SHORT PROBLEM: Copy word for word the stretch of entries from the line containing "What is the distance between" through the end of the entries, including both ends. Omit the pictures from your answer.
— START OF DATASET ROWS —
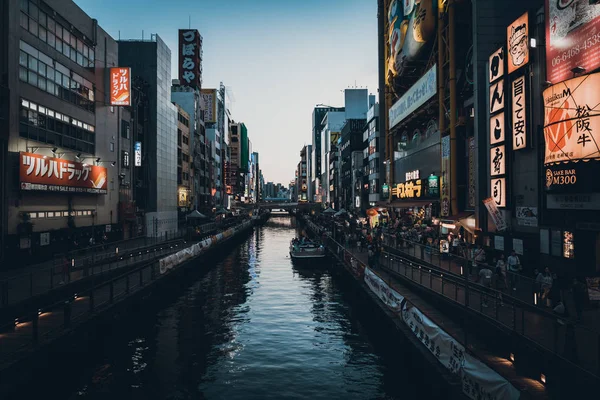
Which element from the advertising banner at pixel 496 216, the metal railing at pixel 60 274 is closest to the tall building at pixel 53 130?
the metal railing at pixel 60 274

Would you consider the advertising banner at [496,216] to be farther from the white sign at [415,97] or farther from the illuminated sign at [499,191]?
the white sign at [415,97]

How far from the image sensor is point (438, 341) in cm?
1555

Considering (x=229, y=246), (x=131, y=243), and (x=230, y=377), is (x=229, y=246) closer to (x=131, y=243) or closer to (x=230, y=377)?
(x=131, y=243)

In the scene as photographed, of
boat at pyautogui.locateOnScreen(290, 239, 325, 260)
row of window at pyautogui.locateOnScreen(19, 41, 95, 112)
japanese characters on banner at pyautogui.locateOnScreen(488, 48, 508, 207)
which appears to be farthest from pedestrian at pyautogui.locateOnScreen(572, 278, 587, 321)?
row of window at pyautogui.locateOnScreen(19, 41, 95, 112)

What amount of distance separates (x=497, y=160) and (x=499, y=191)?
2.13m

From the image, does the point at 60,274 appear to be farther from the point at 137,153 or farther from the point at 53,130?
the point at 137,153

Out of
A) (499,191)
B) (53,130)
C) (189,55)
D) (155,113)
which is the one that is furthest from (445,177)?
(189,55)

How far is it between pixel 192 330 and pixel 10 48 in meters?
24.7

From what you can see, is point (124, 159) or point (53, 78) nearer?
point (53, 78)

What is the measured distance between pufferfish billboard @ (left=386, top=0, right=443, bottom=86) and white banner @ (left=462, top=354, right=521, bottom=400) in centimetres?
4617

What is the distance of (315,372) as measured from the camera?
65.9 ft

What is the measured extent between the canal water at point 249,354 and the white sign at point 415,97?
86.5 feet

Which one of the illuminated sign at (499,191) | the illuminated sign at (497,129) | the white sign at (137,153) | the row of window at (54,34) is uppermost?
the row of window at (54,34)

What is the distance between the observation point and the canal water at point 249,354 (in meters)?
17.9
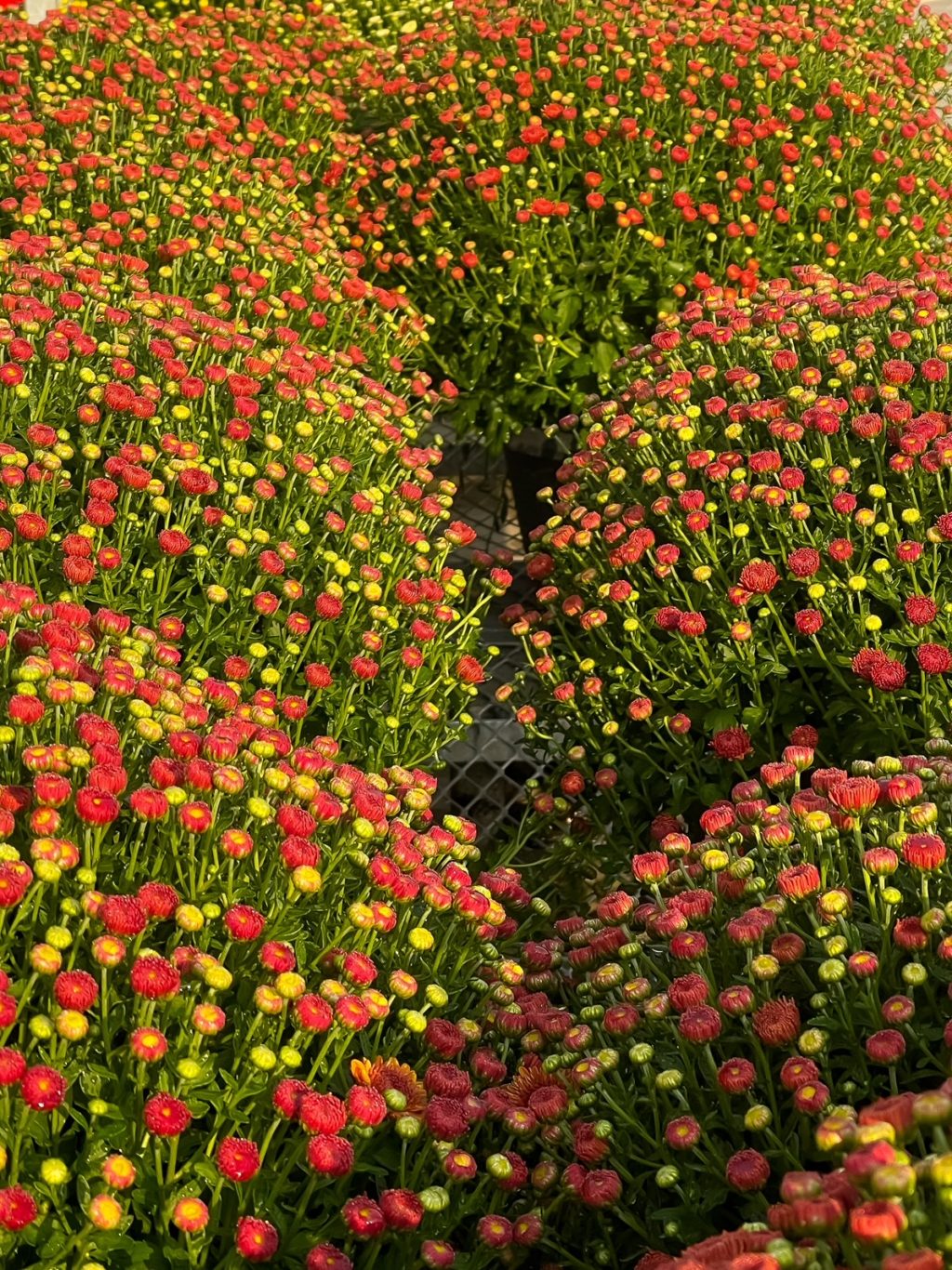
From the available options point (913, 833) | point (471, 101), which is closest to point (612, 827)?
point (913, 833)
— END OF DATASET ROWS —
RESULT OF THIS EXERCISE:
What is the distance between the observation point and the canal water at point 249,354 (in meters)?
17.9
From the available options point (913, 833) | point (471, 101), which is closest to point (612, 827)?
point (913, 833)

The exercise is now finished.